Work with the right people and invest in the right technology

As more departments come to rely on public sector legal teams and the increased complexity of public sector responsibilities drives more risk, teams are having to become more proactive and responsive. Legal teams will need to have the ability to blend strategic thinking with agile, and effective ways of identifying and solving problems.

In LexisNexis technology report: Legal Technology: Looking past the Hype, which investigated how legal departments are using and benefitting from legal tech, it was found that two in three lawyers lack the time to fully understand the legal tech market.

For legal teams, it is vital to have a firm grasp on what they are trying to achieve and what the current failings, problems and gaps are, before they make technological investments.

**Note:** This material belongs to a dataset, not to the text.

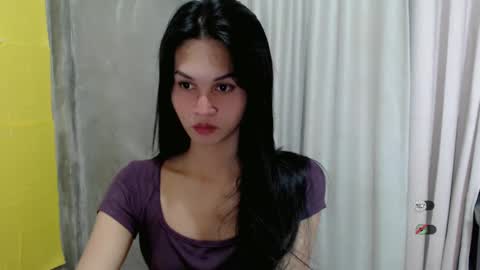 ASH online show from 12.26.24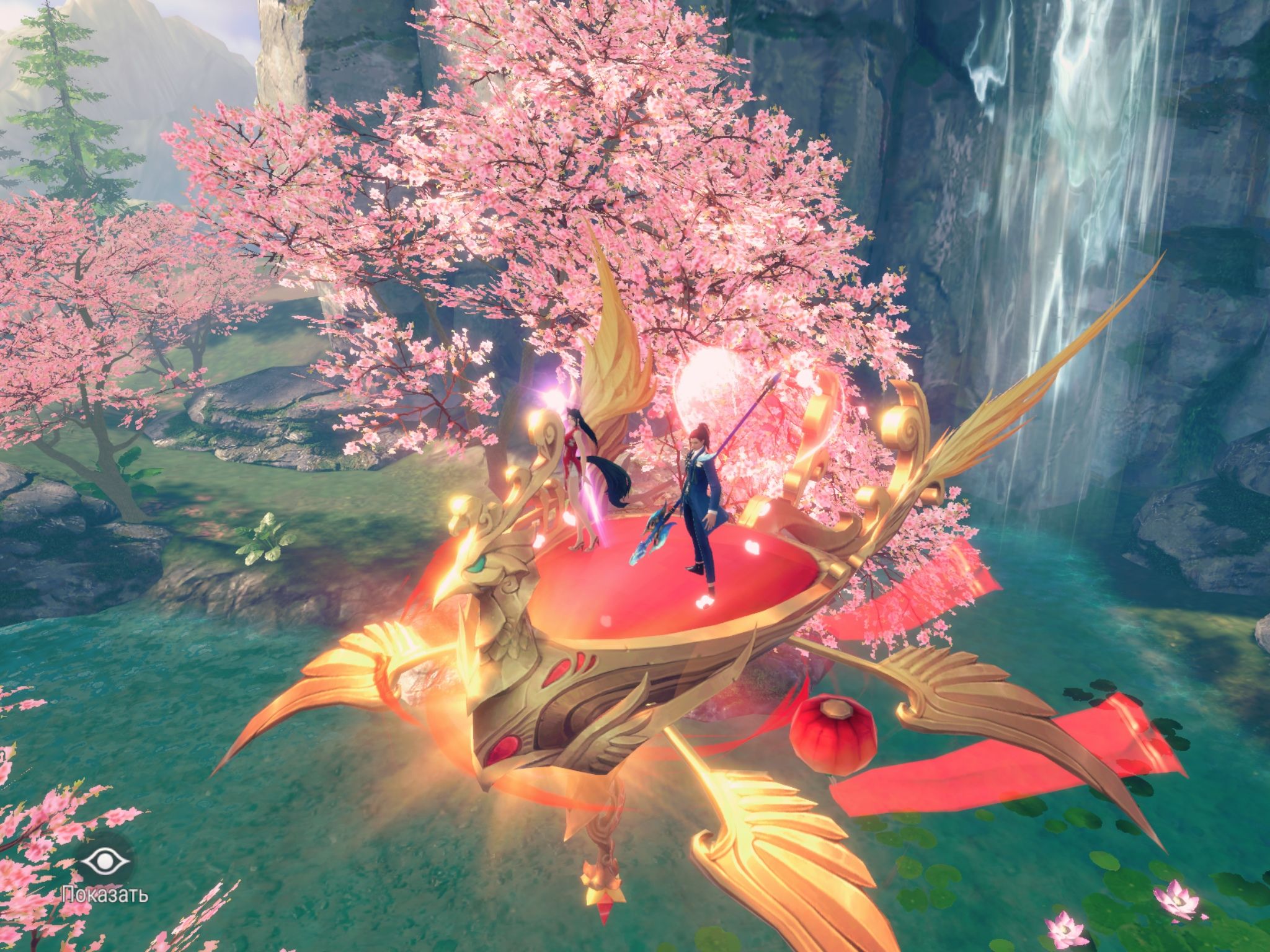 Скриншот с теста игры: https://vk.com/photo-183091242_457240408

This avoids deploying and investing in technology that is not fit for purpose or unable to achieve the desired solution.

As Paul Cummins, then Head of Legal and Deputy Monitoring Officer from Milton Keynes Council, said in a recent LexisNexis interview: “there needs to be a dialogue between legal and those who understand the technology, working together to find the best solution before implementation as time and money spent on the wrong solution is counterproductive and adds no value.”

Be prepared to be agile

“We have to become more agile as our clients’ expectations and requirements change. The only thing we know is that tomorrow is going to be different and we must be prepared,” observed Robert Baldwin, former Lead lawyer in Legal Services at Wolverhampton City Council Legal Services.

Legal teams expecting and embracing change will more easily deliver better customer experience to clients and end-users. Being confident teams can provide what is needed and keep down the cost allows teams to be more profitable and leads to more effective commercialisation.